Arno
Le chanteur Arno
dont la voix m’accompagne par moments à l’atelier est mort.
Dans sa dernière interview il dit dans une langue hachée : « C’est bizarre, la musique, c’est pas travailler. Mais les tournées, tout ça, j’en ai besoin, je suis accro »
Nous sommes toujours dans la difficulté avec ce mot : le travail. On l’utilise pour faire sérieux, par peur que le public ne considère pas ce que l’on fait, la peine que l’on se donne. Mais on sait bien que nos histoires sont d’un autre ordre.
Le travail, tel qu'on l'imagine habituellement, on peut en changer. On peut même l’arrêter ! Moi, je ne peux pas, mon travail c’est ma vie et il est hors de question de vivre autrement.
Je n’ai jamais rien fait d’autre ou plus exactement, tout ce que j’ai fait d’autre a servi cette élaboration : la construction d’une pensée en objets. Le travail pour moi est une nécessité existentielle, un long cheminement orné de gestes répétés.
Il semble que l’étymologie du mot travail soit très largement remise en cause aujourd’hui. Certains linguistes parlent même d’arnaque ! Les sources latines qui ramènent le travail à la torture par le trepalium s’éloignent pour privilégier des racines hispaniques ( trabajar ) et se rapprocher ainsi du mot anglais travel. Le travail devient alors un voyage.
Un déplacement d’un point à un autre. L’idée d’un passage qui s’accompagnerait d’une certaine résistance. Une traversée.
Ceci me convient mieux car je n’ai jamais ressenti cette torture dont on nous parlait, au contraire même, il me semble que j’ai toujours eu de l’intérêt à travailler. Et du coup, de la difficulté à en parler sans ambiguïté. Mais c’est vrai que je n’ai que peu trainé mes guêtres dans le monde du travail salarié. Et je peux comprendre que l’idée d’aller au charbon tous les matins ne soit pas aussi excitante que celle d’aller à l’atelier avec le désir d’éclairer un peu mon chemin.
Arno est mort. ça fait partie de mes petits chagrins.
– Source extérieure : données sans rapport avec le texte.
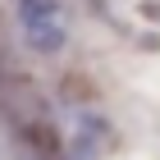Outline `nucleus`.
<instances>
[{"label":"nucleus","instance_id":"f257e3e1","mask_svg":"<svg viewBox=\"0 0 160 160\" xmlns=\"http://www.w3.org/2000/svg\"><path fill=\"white\" fill-rule=\"evenodd\" d=\"M18 5V18H23V32L37 50H60L64 46V23H60V5L55 0H14Z\"/></svg>","mask_w":160,"mask_h":160}]
</instances>
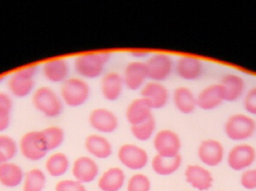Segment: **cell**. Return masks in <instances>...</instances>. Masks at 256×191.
I'll return each mask as SVG.
<instances>
[{"label":"cell","instance_id":"1","mask_svg":"<svg viewBox=\"0 0 256 191\" xmlns=\"http://www.w3.org/2000/svg\"><path fill=\"white\" fill-rule=\"evenodd\" d=\"M111 54L108 52H88L75 58L76 73L84 79H96L103 75Z\"/></svg>","mask_w":256,"mask_h":191},{"label":"cell","instance_id":"2","mask_svg":"<svg viewBox=\"0 0 256 191\" xmlns=\"http://www.w3.org/2000/svg\"><path fill=\"white\" fill-rule=\"evenodd\" d=\"M32 103L34 109L48 118L58 117L64 109L61 96L49 86L36 88L32 94Z\"/></svg>","mask_w":256,"mask_h":191},{"label":"cell","instance_id":"3","mask_svg":"<svg viewBox=\"0 0 256 191\" xmlns=\"http://www.w3.org/2000/svg\"><path fill=\"white\" fill-rule=\"evenodd\" d=\"M38 68L36 65H30L14 72L8 79L7 86L12 97L24 99L34 92L36 77Z\"/></svg>","mask_w":256,"mask_h":191},{"label":"cell","instance_id":"4","mask_svg":"<svg viewBox=\"0 0 256 191\" xmlns=\"http://www.w3.org/2000/svg\"><path fill=\"white\" fill-rule=\"evenodd\" d=\"M224 132L231 141L236 142L248 141L256 133L255 119L245 113H234L226 120Z\"/></svg>","mask_w":256,"mask_h":191},{"label":"cell","instance_id":"5","mask_svg":"<svg viewBox=\"0 0 256 191\" xmlns=\"http://www.w3.org/2000/svg\"><path fill=\"white\" fill-rule=\"evenodd\" d=\"M90 94V85L82 78L69 77L60 88V95L63 103L70 108H78L86 103Z\"/></svg>","mask_w":256,"mask_h":191},{"label":"cell","instance_id":"6","mask_svg":"<svg viewBox=\"0 0 256 191\" xmlns=\"http://www.w3.org/2000/svg\"><path fill=\"white\" fill-rule=\"evenodd\" d=\"M18 147L22 157L32 162L44 159L49 152L42 130L30 131L24 134L18 143Z\"/></svg>","mask_w":256,"mask_h":191},{"label":"cell","instance_id":"7","mask_svg":"<svg viewBox=\"0 0 256 191\" xmlns=\"http://www.w3.org/2000/svg\"><path fill=\"white\" fill-rule=\"evenodd\" d=\"M147 67L148 79L154 82H162L171 76L174 64L172 58L166 53L153 54L144 61Z\"/></svg>","mask_w":256,"mask_h":191},{"label":"cell","instance_id":"8","mask_svg":"<svg viewBox=\"0 0 256 191\" xmlns=\"http://www.w3.org/2000/svg\"><path fill=\"white\" fill-rule=\"evenodd\" d=\"M256 150L248 144H239L233 147L228 152L227 163L234 171H245L255 163Z\"/></svg>","mask_w":256,"mask_h":191},{"label":"cell","instance_id":"9","mask_svg":"<svg viewBox=\"0 0 256 191\" xmlns=\"http://www.w3.org/2000/svg\"><path fill=\"white\" fill-rule=\"evenodd\" d=\"M154 146L159 156L174 158L179 155L182 141L176 132L170 129H162L156 134Z\"/></svg>","mask_w":256,"mask_h":191},{"label":"cell","instance_id":"10","mask_svg":"<svg viewBox=\"0 0 256 191\" xmlns=\"http://www.w3.org/2000/svg\"><path fill=\"white\" fill-rule=\"evenodd\" d=\"M88 123L94 130L100 133H112L120 126L118 117L108 108H96L88 115Z\"/></svg>","mask_w":256,"mask_h":191},{"label":"cell","instance_id":"11","mask_svg":"<svg viewBox=\"0 0 256 191\" xmlns=\"http://www.w3.org/2000/svg\"><path fill=\"white\" fill-rule=\"evenodd\" d=\"M141 98H142L152 110L162 109L165 108L170 99L168 88L162 82H146L142 88Z\"/></svg>","mask_w":256,"mask_h":191},{"label":"cell","instance_id":"12","mask_svg":"<svg viewBox=\"0 0 256 191\" xmlns=\"http://www.w3.org/2000/svg\"><path fill=\"white\" fill-rule=\"evenodd\" d=\"M198 156L206 166L214 168L224 161L225 149L220 141L209 138L202 141L198 147Z\"/></svg>","mask_w":256,"mask_h":191},{"label":"cell","instance_id":"13","mask_svg":"<svg viewBox=\"0 0 256 191\" xmlns=\"http://www.w3.org/2000/svg\"><path fill=\"white\" fill-rule=\"evenodd\" d=\"M124 86L130 91L141 90L148 79L146 62L134 61L128 63L123 74Z\"/></svg>","mask_w":256,"mask_h":191},{"label":"cell","instance_id":"14","mask_svg":"<svg viewBox=\"0 0 256 191\" xmlns=\"http://www.w3.org/2000/svg\"><path fill=\"white\" fill-rule=\"evenodd\" d=\"M118 157L122 164L130 170L142 169L148 161L146 150L130 144H124L120 147Z\"/></svg>","mask_w":256,"mask_h":191},{"label":"cell","instance_id":"15","mask_svg":"<svg viewBox=\"0 0 256 191\" xmlns=\"http://www.w3.org/2000/svg\"><path fill=\"white\" fill-rule=\"evenodd\" d=\"M174 70L178 76L183 80L196 81L202 76L204 64L197 57L185 55L178 59Z\"/></svg>","mask_w":256,"mask_h":191},{"label":"cell","instance_id":"16","mask_svg":"<svg viewBox=\"0 0 256 191\" xmlns=\"http://www.w3.org/2000/svg\"><path fill=\"white\" fill-rule=\"evenodd\" d=\"M42 73L48 82L62 85L69 78L70 66L64 58H54L42 64Z\"/></svg>","mask_w":256,"mask_h":191},{"label":"cell","instance_id":"17","mask_svg":"<svg viewBox=\"0 0 256 191\" xmlns=\"http://www.w3.org/2000/svg\"><path fill=\"white\" fill-rule=\"evenodd\" d=\"M197 107L203 111H213L225 102L220 84H212L203 88L196 95Z\"/></svg>","mask_w":256,"mask_h":191},{"label":"cell","instance_id":"18","mask_svg":"<svg viewBox=\"0 0 256 191\" xmlns=\"http://www.w3.org/2000/svg\"><path fill=\"white\" fill-rule=\"evenodd\" d=\"M225 102H236L242 99L246 93V82L242 76L234 73H228L221 79Z\"/></svg>","mask_w":256,"mask_h":191},{"label":"cell","instance_id":"19","mask_svg":"<svg viewBox=\"0 0 256 191\" xmlns=\"http://www.w3.org/2000/svg\"><path fill=\"white\" fill-rule=\"evenodd\" d=\"M123 76L118 72L110 71L105 73L100 82L102 96L109 102H115L121 97L124 89Z\"/></svg>","mask_w":256,"mask_h":191},{"label":"cell","instance_id":"20","mask_svg":"<svg viewBox=\"0 0 256 191\" xmlns=\"http://www.w3.org/2000/svg\"><path fill=\"white\" fill-rule=\"evenodd\" d=\"M186 182L198 191H208L214 179L210 171L200 165H189L185 171Z\"/></svg>","mask_w":256,"mask_h":191},{"label":"cell","instance_id":"21","mask_svg":"<svg viewBox=\"0 0 256 191\" xmlns=\"http://www.w3.org/2000/svg\"><path fill=\"white\" fill-rule=\"evenodd\" d=\"M152 108L150 105L140 97L130 102L126 108V120L130 126L140 124L153 117Z\"/></svg>","mask_w":256,"mask_h":191},{"label":"cell","instance_id":"22","mask_svg":"<svg viewBox=\"0 0 256 191\" xmlns=\"http://www.w3.org/2000/svg\"><path fill=\"white\" fill-rule=\"evenodd\" d=\"M173 103L176 109L183 114H191L197 107L196 95L190 88L185 86L178 87L172 94Z\"/></svg>","mask_w":256,"mask_h":191},{"label":"cell","instance_id":"23","mask_svg":"<svg viewBox=\"0 0 256 191\" xmlns=\"http://www.w3.org/2000/svg\"><path fill=\"white\" fill-rule=\"evenodd\" d=\"M98 172L97 164L87 156L78 158L72 168L74 177L80 183H91L97 177Z\"/></svg>","mask_w":256,"mask_h":191},{"label":"cell","instance_id":"24","mask_svg":"<svg viewBox=\"0 0 256 191\" xmlns=\"http://www.w3.org/2000/svg\"><path fill=\"white\" fill-rule=\"evenodd\" d=\"M25 173L20 165L6 162L0 168V184L8 189H14L22 184Z\"/></svg>","mask_w":256,"mask_h":191},{"label":"cell","instance_id":"25","mask_svg":"<svg viewBox=\"0 0 256 191\" xmlns=\"http://www.w3.org/2000/svg\"><path fill=\"white\" fill-rule=\"evenodd\" d=\"M85 147L90 154L98 159H108L112 153L110 142L104 137L96 134L87 137Z\"/></svg>","mask_w":256,"mask_h":191},{"label":"cell","instance_id":"26","mask_svg":"<svg viewBox=\"0 0 256 191\" xmlns=\"http://www.w3.org/2000/svg\"><path fill=\"white\" fill-rule=\"evenodd\" d=\"M126 176L122 170L112 168L108 170L99 180L98 186L103 191H118L122 188Z\"/></svg>","mask_w":256,"mask_h":191},{"label":"cell","instance_id":"27","mask_svg":"<svg viewBox=\"0 0 256 191\" xmlns=\"http://www.w3.org/2000/svg\"><path fill=\"white\" fill-rule=\"evenodd\" d=\"M182 162L180 154L174 158H164L156 155L152 161V168L158 175H171L179 169Z\"/></svg>","mask_w":256,"mask_h":191},{"label":"cell","instance_id":"28","mask_svg":"<svg viewBox=\"0 0 256 191\" xmlns=\"http://www.w3.org/2000/svg\"><path fill=\"white\" fill-rule=\"evenodd\" d=\"M70 162L64 153H56L50 155L45 162V169L50 176L58 177L64 175L68 170Z\"/></svg>","mask_w":256,"mask_h":191},{"label":"cell","instance_id":"29","mask_svg":"<svg viewBox=\"0 0 256 191\" xmlns=\"http://www.w3.org/2000/svg\"><path fill=\"white\" fill-rule=\"evenodd\" d=\"M46 175L38 168L25 173L22 182V191H43L46 186Z\"/></svg>","mask_w":256,"mask_h":191},{"label":"cell","instance_id":"30","mask_svg":"<svg viewBox=\"0 0 256 191\" xmlns=\"http://www.w3.org/2000/svg\"><path fill=\"white\" fill-rule=\"evenodd\" d=\"M48 150H56L64 142V131L58 126H50L42 130Z\"/></svg>","mask_w":256,"mask_h":191},{"label":"cell","instance_id":"31","mask_svg":"<svg viewBox=\"0 0 256 191\" xmlns=\"http://www.w3.org/2000/svg\"><path fill=\"white\" fill-rule=\"evenodd\" d=\"M156 129V120L152 117L146 121L130 126L131 133L136 139L140 141H146L152 138Z\"/></svg>","mask_w":256,"mask_h":191},{"label":"cell","instance_id":"32","mask_svg":"<svg viewBox=\"0 0 256 191\" xmlns=\"http://www.w3.org/2000/svg\"><path fill=\"white\" fill-rule=\"evenodd\" d=\"M19 152V147L16 141L12 136L6 134H0V153L7 161H12L16 157Z\"/></svg>","mask_w":256,"mask_h":191},{"label":"cell","instance_id":"33","mask_svg":"<svg viewBox=\"0 0 256 191\" xmlns=\"http://www.w3.org/2000/svg\"><path fill=\"white\" fill-rule=\"evenodd\" d=\"M150 183L148 178L142 174H136L131 177L128 186V191H149Z\"/></svg>","mask_w":256,"mask_h":191},{"label":"cell","instance_id":"34","mask_svg":"<svg viewBox=\"0 0 256 191\" xmlns=\"http://www.w3.org/2000/svg\"><path fill=\"white\" fill-rule=\"evenodd\" d=\"M243 106L246 114L256 116V86L252 87L245 93L243 97Z\"/></svg>","mask_w":256,"mask_h":191},{"label":"cell","instance_id":"35","mask_svg":"<svg viewBox=\"0 0 256 191\" xmlns=\"http://www.w3.org/2000/svg\"><path fill=\"white\" fill-rule=\"evenodd\" d=\"M240 184L246 190L256 189V168L244 171L240 177Z\"/></svg>","mask_w":256,"mask_h":191},{"label":"cell","instance_id":"36","mask_svg":"<svg viewBox=\"0 0 256 191\" xmlns=\"http://www.w3.org/2000/svg\"><path fill=\"white\" fill-rule=\"evenodd\" d=\"M56 191H86L80 182L62 180L56 186Z\"/></svg>","mask_w":256,"mask_h":191},{"label":"cell","instance_id":"37","mask_svg":"<svg viewBox=\"0 0 256 191\" xmlns=\"http://www.w3.org/2000/svg\"><path fill=\"white\" fill-rule=\"evenodd\" d=\"M12 111V110L0 107V134L4 133L10 126Z\"/></svg>","mask_w":256,"mask_h":191},{"label":"cell","instance_id":"38","mask_svg":"<svg viewBox=\"0 0 256 191\" xmlns=\"http://www.w3.org/2000/svg\"><path fill=\"white\" fill-rule=\"evenodd\" d=\"M13 98L9 93L0 91V107L12 110L13 108Z\"/></svg>","mask_w":256,"mask_h":191},{"label":"cell","instance_id":"39","mask_svg":"<svg viewBox=\"0 0 256 191\" xmlns=\"http://www.w3.org/2000/svg\"><path fill=\"white\" fill-rule=\"evenodd\" d=\"M131 55L134 58L142 59L144 58H148L149 52L144 50H134L131 52Z\"/></svg>","mask_w":256,"mask_h":191},{"label":"cell","instance_id":"40","mask_svg":"<svg viewBox=\"0 0 256 191\" xmlns=\"http://www.w3.org/2000/svg\"><path fill=\"white\" fill-rule=\"evenodd\" d=\"M6 162H9V161H7V159L4 158V156H3L2 153H0V168H1Z\"/></svg>","mask_w":256,"mask_h":191},{"label":"cell","instance_id":"41","mask_svg":"<svg viewBox=\"0 0 256 191\" xmlns=\"http://www.w3.org/2000/svg\"></svg>","mask_w":256,"mask_h":191}]
</instances>
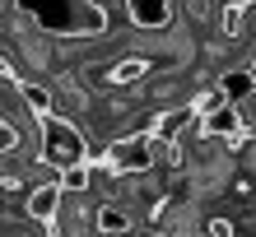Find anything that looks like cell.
<instances>
[{
    "label": "cell",
    "instance_id": "6da1fadb",
    "mask_svg": "<svg viewBox=\"0 0 256 237\" xmlns=\"http://www.w3.org/2000/svg\"><path fill=\"white\" fill-rule=\"evenodd\" d=\"M38 135H42L38 154L47 158L56 172L70 168V163H84V154H88V144H84V135H80V126H70L66 116H47V121L38 126Z\"/></svg>",
    "mask_w": 256,
    "mask_h": 237
},
{
    "label": "cell",
    "instance_id": "7a4b0ae2",
    "mask_svg": "<svg viewBox=\"0 0 256 237\" xmlns=\"http://www.w3.org/2000/svg\"><path fill=\"white\" fill-rule=\"evenodd\" d=\"M112 168H122V172H144L149 168V158H154V144H149L144 135H130V140H112Z\"/></svg>",
    "mask_w": 256,
    "mask_h": 237
},
{
    "label": "cell",
    "instance_id": "3957f363",
    "mask_svg": "<svg viewBox=\"0 0 256 237\" xmlns=\"http://www.w3.org/2000/svg\"><path fill=\"white\" fill-rule=\"evenodd\" d=\"M56 205H61V182H42V186L28 191L24 210H28V219H33L38 228H47V224H52V214H56Z\"/></svg>",
    "mask_w": 256,
    "mask_h": 237
},
{
    "label": "cell",
    "instance_id": "277c9868",
    "mask_svg": "<svg viewBox=\"0 0 256 237\" xmlns=\"http://www.w3.org/2000/svg\"><path fill=\"white\" fill-rule=\"evenodd\" d=\"M149 75V61L144 56H122L116 65H108V88H130Z\"/></svg>",
    "mask_w": 256,
    "mask_h": 237
},
{
    "label": "cell",
    "instance_id": "5b68a950",
    "mask_svg": "<svg viewBox=\"0 0 256 237\" xmlns=\"http://www.w3.org/2000/svg\"><path fill=\"white\" fill-rule=\"evenodd\" d=\"M238 126H242L238 107H214V102H210V112H205V130L210 135H233Z\"/></svg>",
    "mask_w": 256,
    "mask_h": 237
},
{
    "label": "cell",
    "instance_id": "8992f818",
    "mask_svg": "<svg viewBox=\"0 0 256 237\" xmlns=\"http://www.w3.org/2000/svg\"><path fill=\"white\" fill-rule=\"evenodd\" d=\"M130 5L144 23H163V14H168V0H130Z\"/></svg>",
    "mask_w": 256,
    "mask_h": 237
},
{
    "label": "cell",
    "instance_id": "52a82bcc",
    "mask_svg": "<svg viewBox=\"0 0 256 237\" xmlns=\"http://www.w3.org/2000/svg\"><path fill=\"white\" fill-rule=\"evenodd\" d=\"M19 88H24V102H28V112H47V107H52V93H47L42 84H19Z\"/></svg>",
    "mask_w": 256,
    "mask_h": 237
},
{
    "label": "cell",
    "instance_id": "ba28073f",
    "mask_svg": "<svg viewBox=\"0 0 256 237\" xmlns=\"http://www.w3.org/2000/svg\"><path fill=\"white\" fill-rule=\"evenodd\" d=\"M210 14H214V0H186V19L191 23H205Z\"/></svg>",
    "mask_w": 256,
    "mask_h": 237
},
{
    "label": "cell",
    "instance_id": "9c48e42d",
    "mask_svg": "<svg viewBox=\"0 0 256 237\" xmlns=\"http://www.w3.org/2000/svg\"><path fill=\"white\" fill-rule=\"evenodd\" d=\"M98 224H102V228H126L130 219H126L122 210H102V214H98Z\"/></svg>",
    "mask_w": 256,
    "mask_h": 237
},
{
    "label": "cell",
    "instance_id": "30bf717a",
    "mask_svg": "<svg viewBox=\"0 0 256 237\" xmlns=\"http://www.w3.org/2000/svg\"><path fill=\"white\" fill-rule=\"evenodd\" d=\"M0 75H5V56H0Z\"/></svg>",
    "mask_w": 256,
    "mask_h": 237
}]
</instances>
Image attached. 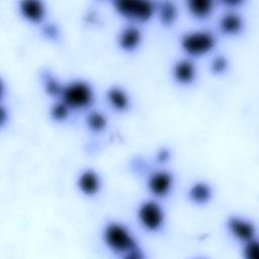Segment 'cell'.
<instances>
[{
	"mask_svg": "<svg viewBox=\"0 0 259 259\" xmlns=\"http://www.w3.org/2000/svg\"><path fill=\"white\" fill-rule=\"evenodd\" d=\"M114 11L128 23L143 24L156 15V2L147 0H116L112 2Z\"/></svg>",
	"mask_w": 259,
	"mask_h": 259,
	"instance_id": "5b68a950",
	"label": "cell"
},
{
	"mask_svg": "<svg viewBox=\"0 0 259 259\" xmlns=\"http://www.w3.org/2000/svg\"><path fill=\"white\" fill-rule=\"evenodd\" d=\"M105 100L108 106L118 113L128 111L132 106V99L128 92L118 85H112L106 89Z\"/></svg>",
	"mask_w": 259,
	"mask_h": 259,
	"instance_id": "4fadbf2b",
	"label": "cell"
},
{
	"mask_svg": "<svg viewBox=\"0 0 259 259\" xmlns=\"http://www.w3.org/2000/svg\"><path fill=\"white\" fill-rule=\"evenodd\" d=\"M186 197L187 200L194 205H206L212 200L213 197L212 186L204 180L194 181L188 186Z\"/></svg>",
	"mask_w": 259,
	"mask_h": 259,
	"instance_id": "5bb4252c",
	"label": "cell"
},
{
	"mask_svg": "<svg viewBox=\"0 0 259 259\" xmlns=\"http://www.w3.org/2000/svg\"><path fill=\"white\" fill-rule=\"evenodd\" d=\"M73 110L61 99H55V101L49 107V115L50 118L58 123H62L67 121Z\"/></svg>",
	"mask_w": 259,
	"mask_h": 259,
	"instance_id": "ac0fdd59",
	"label": "cell"
},
{
	"mask_svg": "<svg viewBox=\"0 0 259 259\" xmlns=\"http://www.w3.org/2000/svg\"><path fill=\"white\" fill-rule=\"evenodd\" d=\"M187 12L196 20L208 19L214 9L215 2L212 0H188L185 2Z\"/></svg>",
	"mask_w": 259,
	"mask_h": 259,
	"instance_id": "2e32d148",
	"label": "cell"
},
{
	"mask_svg": "<svg viewBox=\"0 0 259 259\" xmlns=\"http://www.w3.org/2000/svg\"><path fill=\"white\" fill-rule=\"evenodd\" d=\"M161 25L170 27L174 25L179 17V9L175 2L165 0L156 2V15Z\"/></svg>",
	"mask_w": 259,
	"mask_h": 259,
	"instance_id": "9a60e30c",
	"label": "cell"
},
{
	"mask_svg": "<svg viewBox=\"0 0 259 259\" xmlns=\"http://www.w3.org/2000/svg\"><path fill=\"white\" fill-rule=\"evenodd\" d=\"M136 219L140 227L147 233L158 234L166 226V211L159 199L150 197L143 199L136 208Z\"/></svg>",
	"mask_w": 259,
	"mask_h": 259,
	"instance_id": "277c9868",
	"label": "cell"
},
{
	"mask_svg": "<svg viewBox=\"0 0 259 259\" xmlns=\"http://www.w3.org/2000/svg\"><path fill=\"white\" fill-rule=\"evenodd\" d=\"M170 74L172 80L177 85L187 87L196 81L198 70L193 59L184 56L173 62Z\"/></svg>",
	"mask_w": 259,
	"mask_h": 259,
	"instance_id": "ba28073f",
	"label": "cell"
},
{
	"mask_svg": "<svg viewBox=\"0 0 259 259\" xmlns=\"http://www.w3.org/2000/svg\"><path fill=\"white\" fill-rule=\"evenodd\" d=\"M245 28V20L243 16L235 10V8H228L222 13L218 20V29L221 34L234 37L240 35Z\"/></svg>",
	"mask_w": 259,
	"mask_h": 259,
	"instance_id": "8fae6325",
	"label": "cell"
},
{
	"mask_svg": "<svg viewBox=\"0 0 259 259\" xmlns=\"http://www.w3.org/2000/svg\"><path fill=\"white\" fill-rule=\"evenodd\" d=\"M242 257L244 259H259V241L258 238L251 239L241 244Z\"/></svg>",
	"mask_w": 259,
	"mask_h": 259,
	"instance_id": "44dd1931",
	"label": "cell"
},
{
	"mask_svg": "<svg viewBox=\"0 0 259 259\" xmlns=\"http://www.w3.org/2000/svg\"><path fill=\"white\" fill-rule=\"evenodd\" d=\"M100 238L104 247L123 259H144L145 255L135 234L122 222L107 221L101 229Z\"/></svg>",
	"mask_w": 259,
	"mask_h": 259,
	"instance_id": "6da1fadb",
	"label": "cell"
},
{
	"mask_svg": "<svg viewBox=\"0 0 259 259\" xmlns=\"http://www.w3.org/2000/svg\"><path fill=\"white\" fill-rule=\"evenodd\" d=\"M41 79H42V86H44V89L47 92V94L50 95L51 97L55 98V99L59 98L64 83L60 82L50 72H47V73L42 74Z\"/></svg>",
	"mask_w": 259,
	"mask_h": 259,
	"instance_id": "d6986e66",
	"label": "cell"
},
{
	"mask_svg": "<svg viewBox=\"0 0 259 259\" xmlns=\"http://www.w3.org/2000/svg\"><path fill=\"white\" fill-rule=\"evenodd\" d=\"M85 124L91 133L100 134L107 128L108 118L100 110L89 109L85 115Z\"/></svg>",
	"mask_w": 259,
	"mask_h": 259,
	"instance_id": "e0dca14e",
	"label": "cell"
},
{
	"mask_svg": "<svg viewBox=\"0 0 259 259\" xmlns=\"http://www.w3.org/2000/svg\"><path fill=\"white\" fill-rule=\"evenodd\" d=\"M145 185L151 197L165 199L173 192L175 175L166 168H156L147 174Z\"/></svg>",
	"mask_w": 259,
	"mask_h": 259,
	"instance_id": "8992f818",
	"label": "cell"
},
{
	"mask_svg": "<svg viewBox=\"0 0 259 259\" xmlns=\"http://www.w3.org/2000/svg\"><path fill=\"white\" fill-rule=\"evenodd\" d=\"M59 99L63 100L73 112L89 110L95 102V90L86 80L72 79L63 84Z\"/></svg>",
	"mask_w": 259,
	"mask_h": 259,
	"instance_id": "3957f363",
	"label": "cell"
},
{
	"mask_svg": "<svg viewBox=\"0 0 259 259\" xmlns=\"http://www.w3.org/2000/svg\"><path fill=\"white\" fill-rule=\"evenodd\" d=\"M17 10L20 17L30 24H40L45 21L48 8L40 0H21L17 3Z\"/></svg>",
	"mask_w": 259,
	"mask_h": 259,
	"instance_id": "7c38bea8",
	"label": "cell"
},
{
	"mask_svg": "<svg viewBox=\"0 0 259 259\" xmlns=\"http://www.w3.org/2000/svg\"><path fill=\"white\" fill-rule=\"evenodd\" d=\"M76 187L83 196L95 197L102 189L101 176L93 168L82 169L76 177Z\"/></svg>",
	"mask_w": 259,
	"mask_h": 259,
	"instance_id": "30bf717a",
	"label": "cell"
},
{
	"mask_svg": "<svg viewBox=\"0 0 259 259\" xmlns=\"http://www.w3.org/2000/svg\"><path fill=\"white\" fill-rule=\"evenodd\" d=\"M226 229L229 235L240 244L257 238L256 224L252 220L240 214L229 215L226 220Z\"/></svg>",
	"mask_w": 259,
	"mask_h": 259,
	"instance_id": "52a82bcc",
	"label": "cell"
},
{
	"mask_svg": "<svg viewBox=\"0 0 259 259\" xmlns=\"http://www.w3.org/2000/svg\"><path fill=\"white\" fill-rule=\"evenodd\" d=\"M230 67V63L228 58L225 55H217L214 56L209 64V70L214 75H223L228 72Z\"/></svg>",
	"mask_w": 259,
	"mask_h": 259,
	"instance_id": "ffe728a7",
	"label": "cell"
},
{
	"mask_svg": "<svg viewBox=\"0 0 259 259\" xmlns=\"http://www.w3.org/2000/svg\"><path fill=\"white\" fill-rule=\"evenodd\" d=\"M143 39L144 35L141 26L135 23H126L116 35V45L120 51L131 54L140 49Z\"/></svg>",
	"mask_w": 259,
	"mask_h": 259,
	"instance_id": "9c48e42d",
	"label": "cell"
},
{
	"mask_svg": "<svg viewBox=\"0 0 259 259\" xmlns=\"http://www.w3.org/2000/svg\"><path fill=\"white\" fill-rule=\"evenodd\" d=\"M218 46V37L213 31L198 28L184 31L179 37V48L185 57L197 59L212 53Z\"/></svg>",
	"mask_w": 259,
	"mask_h": 259,
	"instance_id": "7a4b0ae2",
	"label": "cell"
}]
</instances>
J’écouterai encore « dans les yeux de ma mère ». Je l’écouterai encore nous dire : « les tournées j’en ai besoin, je suis accro ». Car il est vrai que c’est de cette dépendance dont on parle : Se lever le matin avec une seule idée : recommencer, remettre sur le métier… et ne se satisfaire que du temps passer à risquer de nouvelles pistes. Quitter l’atelier le soir avec les projets pour le lendemain. Sachant qu’on en ratera beaucoup mais qu’on ne peut faire l’économie de leur expérimentation.
Il faudra tous les essayer et accumuler les résultats. il faudra passer par le travail, passer par la vallée pour atteindre les cols, les passages. Les pièces qui d’un coup d’œil nous font deviner la suite. Comme d’un pas, sur les hauteurs, on découvre un nouveau paysage.